On entend dire assez fréquemment que la locomotive à vapeur est née en 1829 avec la Fusée et que depuis cette époque elle a seulement vu augmenter ses dimensions, sa force et sa puissance. Il y a du vrai dans cette idée en ce qui concerne les principes de la locomotive à vapeur qui sont restés les mêmes, tout au moins jusqu’à ces dernières années. Il y entre aussi des inexactitudes car, d’une part, la locomotive est née bien avant la Fusée et, d’autre part, tout en se développant, elle s’est perfectionnée. En outre, il semble qu’à notre époque elle ait quelques tendances à se transformer et à sortir des grandes lignes fixées par Stephenson.


C’est en 1803 que Trevithick construisit la première locomotive. Dans les années qui suivirent, de nombreux types furent essayés.


En 1811, Blenkinsop construisait la première locomotive à deux cylindres, mais, craignant le manque d’adhérence, il avait réalisé la propulsion au moyen d’un pignon denté engrenant sur une crémaillère fixée sur le côté du rail.


En 1812, Brunton, toujours hanté par la même idée, inventait une locomotive qui avançait au moyen de béquilles s’appuyant sur le sol.


En 1813 apparaît la Puffing Billy, première locomotive utilisant l’adhérence sur rail lisse.
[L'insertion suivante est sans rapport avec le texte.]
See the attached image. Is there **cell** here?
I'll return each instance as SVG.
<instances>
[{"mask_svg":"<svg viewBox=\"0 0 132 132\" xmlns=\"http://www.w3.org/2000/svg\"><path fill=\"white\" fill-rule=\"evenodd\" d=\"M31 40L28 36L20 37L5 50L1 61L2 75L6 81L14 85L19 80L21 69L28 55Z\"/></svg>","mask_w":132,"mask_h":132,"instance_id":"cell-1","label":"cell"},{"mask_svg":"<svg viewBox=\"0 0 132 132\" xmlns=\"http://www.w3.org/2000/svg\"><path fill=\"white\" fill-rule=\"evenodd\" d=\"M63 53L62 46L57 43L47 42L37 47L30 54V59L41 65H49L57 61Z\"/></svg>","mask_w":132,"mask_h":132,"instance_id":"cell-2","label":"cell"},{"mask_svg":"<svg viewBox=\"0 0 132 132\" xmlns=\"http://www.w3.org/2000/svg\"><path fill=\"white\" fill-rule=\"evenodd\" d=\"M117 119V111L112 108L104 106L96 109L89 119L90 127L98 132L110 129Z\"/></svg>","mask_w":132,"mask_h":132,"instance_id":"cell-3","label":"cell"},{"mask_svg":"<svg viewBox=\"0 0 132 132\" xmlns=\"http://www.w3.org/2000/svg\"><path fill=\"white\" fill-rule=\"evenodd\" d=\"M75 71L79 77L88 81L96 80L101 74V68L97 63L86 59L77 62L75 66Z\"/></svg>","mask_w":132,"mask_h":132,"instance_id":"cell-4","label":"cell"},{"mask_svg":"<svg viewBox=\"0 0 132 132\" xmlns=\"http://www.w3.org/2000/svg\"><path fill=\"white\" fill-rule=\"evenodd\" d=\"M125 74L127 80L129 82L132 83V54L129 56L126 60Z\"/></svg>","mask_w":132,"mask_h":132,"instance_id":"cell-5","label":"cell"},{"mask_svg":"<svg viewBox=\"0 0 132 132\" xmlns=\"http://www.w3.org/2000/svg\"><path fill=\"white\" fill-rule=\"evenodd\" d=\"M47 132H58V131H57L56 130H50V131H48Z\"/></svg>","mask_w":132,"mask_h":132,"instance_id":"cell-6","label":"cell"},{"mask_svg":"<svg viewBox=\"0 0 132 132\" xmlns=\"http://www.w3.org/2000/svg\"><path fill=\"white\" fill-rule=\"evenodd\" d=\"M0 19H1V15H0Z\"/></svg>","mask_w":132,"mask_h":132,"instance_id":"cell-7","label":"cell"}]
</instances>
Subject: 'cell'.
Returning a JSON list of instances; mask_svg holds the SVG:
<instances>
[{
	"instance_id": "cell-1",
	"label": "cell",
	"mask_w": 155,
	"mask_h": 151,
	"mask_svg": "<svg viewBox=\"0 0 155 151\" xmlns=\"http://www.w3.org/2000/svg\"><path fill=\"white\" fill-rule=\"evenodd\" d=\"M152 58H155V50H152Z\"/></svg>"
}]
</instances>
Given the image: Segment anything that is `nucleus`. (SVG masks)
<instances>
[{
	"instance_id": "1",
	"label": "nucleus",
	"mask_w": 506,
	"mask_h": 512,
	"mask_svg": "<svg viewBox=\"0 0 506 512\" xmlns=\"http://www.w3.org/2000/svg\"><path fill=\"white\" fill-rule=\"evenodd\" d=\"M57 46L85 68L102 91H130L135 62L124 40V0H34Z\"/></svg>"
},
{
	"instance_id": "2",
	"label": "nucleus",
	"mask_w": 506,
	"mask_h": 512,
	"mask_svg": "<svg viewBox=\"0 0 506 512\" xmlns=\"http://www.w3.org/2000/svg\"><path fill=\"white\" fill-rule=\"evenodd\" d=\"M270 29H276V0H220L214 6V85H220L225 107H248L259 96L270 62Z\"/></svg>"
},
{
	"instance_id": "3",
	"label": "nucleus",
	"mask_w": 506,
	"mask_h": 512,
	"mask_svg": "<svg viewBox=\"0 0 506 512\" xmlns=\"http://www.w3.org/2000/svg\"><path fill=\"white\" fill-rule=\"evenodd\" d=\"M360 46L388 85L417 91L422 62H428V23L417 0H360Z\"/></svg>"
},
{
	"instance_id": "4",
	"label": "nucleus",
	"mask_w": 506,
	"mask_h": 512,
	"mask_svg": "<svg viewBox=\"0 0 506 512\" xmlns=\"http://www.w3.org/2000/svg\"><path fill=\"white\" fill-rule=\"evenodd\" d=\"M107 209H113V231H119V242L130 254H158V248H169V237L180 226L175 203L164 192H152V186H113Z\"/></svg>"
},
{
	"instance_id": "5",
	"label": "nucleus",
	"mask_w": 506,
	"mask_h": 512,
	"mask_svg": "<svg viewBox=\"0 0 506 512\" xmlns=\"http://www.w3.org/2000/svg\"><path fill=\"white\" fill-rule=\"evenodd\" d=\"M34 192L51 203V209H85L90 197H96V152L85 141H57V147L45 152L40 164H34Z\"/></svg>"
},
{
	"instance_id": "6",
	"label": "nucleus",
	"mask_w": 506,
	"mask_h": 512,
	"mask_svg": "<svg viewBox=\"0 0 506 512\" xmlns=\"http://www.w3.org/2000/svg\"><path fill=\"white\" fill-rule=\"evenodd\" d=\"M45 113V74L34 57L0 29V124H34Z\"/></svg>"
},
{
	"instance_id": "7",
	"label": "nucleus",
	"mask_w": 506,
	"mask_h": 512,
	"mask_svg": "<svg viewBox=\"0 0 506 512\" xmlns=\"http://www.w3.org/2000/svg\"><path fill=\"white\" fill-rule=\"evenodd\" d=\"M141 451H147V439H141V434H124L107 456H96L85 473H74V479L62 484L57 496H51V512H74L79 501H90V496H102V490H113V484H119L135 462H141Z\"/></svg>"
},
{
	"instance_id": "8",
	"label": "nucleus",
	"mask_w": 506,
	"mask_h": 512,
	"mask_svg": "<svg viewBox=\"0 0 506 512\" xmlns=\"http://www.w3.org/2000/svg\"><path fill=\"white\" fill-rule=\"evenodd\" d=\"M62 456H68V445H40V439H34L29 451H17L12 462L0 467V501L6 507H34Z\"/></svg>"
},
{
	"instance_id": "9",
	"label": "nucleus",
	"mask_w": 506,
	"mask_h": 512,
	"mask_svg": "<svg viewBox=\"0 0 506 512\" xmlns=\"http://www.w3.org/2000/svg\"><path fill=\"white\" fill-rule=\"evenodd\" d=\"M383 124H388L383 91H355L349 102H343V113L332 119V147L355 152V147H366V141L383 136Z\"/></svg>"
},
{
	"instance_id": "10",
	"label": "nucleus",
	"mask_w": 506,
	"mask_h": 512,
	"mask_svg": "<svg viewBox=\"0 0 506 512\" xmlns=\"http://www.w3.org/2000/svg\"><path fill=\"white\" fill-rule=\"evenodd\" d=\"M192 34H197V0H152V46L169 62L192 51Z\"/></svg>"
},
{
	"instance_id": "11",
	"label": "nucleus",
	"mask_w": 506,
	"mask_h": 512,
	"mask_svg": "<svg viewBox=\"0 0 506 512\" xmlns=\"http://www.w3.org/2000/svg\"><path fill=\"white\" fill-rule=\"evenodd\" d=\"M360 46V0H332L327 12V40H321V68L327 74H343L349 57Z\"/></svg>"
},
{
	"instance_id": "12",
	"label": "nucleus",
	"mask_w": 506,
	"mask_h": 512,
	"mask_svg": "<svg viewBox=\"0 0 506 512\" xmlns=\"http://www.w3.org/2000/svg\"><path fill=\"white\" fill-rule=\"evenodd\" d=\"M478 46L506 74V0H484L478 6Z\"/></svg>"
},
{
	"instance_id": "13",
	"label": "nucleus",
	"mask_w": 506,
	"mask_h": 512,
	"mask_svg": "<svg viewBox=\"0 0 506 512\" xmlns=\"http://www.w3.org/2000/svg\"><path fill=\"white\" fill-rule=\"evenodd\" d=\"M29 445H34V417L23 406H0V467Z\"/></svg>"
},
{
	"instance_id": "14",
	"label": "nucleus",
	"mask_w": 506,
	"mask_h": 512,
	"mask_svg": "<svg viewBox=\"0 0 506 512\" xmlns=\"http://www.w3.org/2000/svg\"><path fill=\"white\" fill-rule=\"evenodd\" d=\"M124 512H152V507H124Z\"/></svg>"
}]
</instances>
Tous ces engins, avec leurs balanciers et leurs cylindres verticaux placés au-dessus ou le long de la chaudière, conservait un lien de parenté avec la machine à vapeur de Watt.


En 1829 est institué en Angleterre, le pays qui, à cette époque, est de beaucoup le plus en avance en ce qui concerne les questions de chemin de fer, un concours de locomotives auquel prend part George Stephenson, qui vient de construire la Fusée. C’est une locomotive qui pèse 4 300 kg à vide, soit un peu plus du tiers d’un de nos wagons couverts. Elle remporte le premier prix du concours, après avoir, attelée à une voiture, réalisé la vitesse, considérable pour l’époque de 38 km/h. Ce qu’il y avait surtout d’intéressant dans la fusée, c’est que son effort pouvait être soutenu en raison de la vaporisation relativement abondante que lui assurait la chaudière tubulaire dont elle était munie. (On sait que la chaudière tubulaire venait d’être inventée en France par Marc Seguin, voir Bulletin PLM N° 11 de septembre 1930)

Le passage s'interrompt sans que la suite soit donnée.